Talk on Friday 01:45-02:00pm submitted by Xiwen Jia
A study of non-templated polymerization for understanding the emergence of RNA from prebiotic mixtures
Xiwen Jia (Department of Chemistry and Chemical Biology, Harvard University), Stephanie J. Zhang (Department of Chemistry and Chemical Biology, Harvard University), Lijun Zhou (Department of Molecular Biology and Center for Computational and Integrative Biology, Massachusetts General Hospital), Jack W. Szostak (Department of Chemistry and Chemical Biology, Harvard University; Department of Molecular Biology and Center for Computational and Integrative Biology, Massachusetts General Hospital; HHMI)
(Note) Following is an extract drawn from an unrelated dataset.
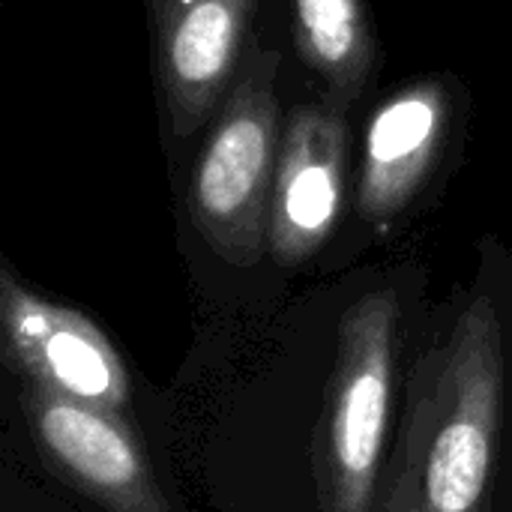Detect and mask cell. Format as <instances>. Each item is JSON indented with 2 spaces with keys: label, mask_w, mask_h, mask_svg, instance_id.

Prebiotically plausible synthesis of ribonucleotides (RNA) shares similar reaction pathway as arabino- (ANA) and threo-nucleotides (TNA). We investigated the non-templated primer extension using a mixture of activated ribo-, arabino- and threo-nucleotides in the light of understanding the process of emergence of RNA from prebiotic mixtures. We found that the mechanism of non-templated primer extension occurs primarily through bridged dinucleotides. In non-templated primer extension with pre-activated monomers, RNA and ANA shares similar extension profile including rate and yield, while TNA barely has any extension. For competition experiments, we used a prebiotically plausible spontaneous air dry process to speed up non-templated primer extension. We observed that TNA is slightly filtered out whereas ANA has similar incorporation compared to RNA depending on the initial abundance of nucleotides. We concluded that the selection bias based on identities of nucleotides in the non-templated polymerization is close to non-existent. However, the later templated copying step exerts strong incorporation preference towards ribonucleotides, thus generating mostly RNA oligomers.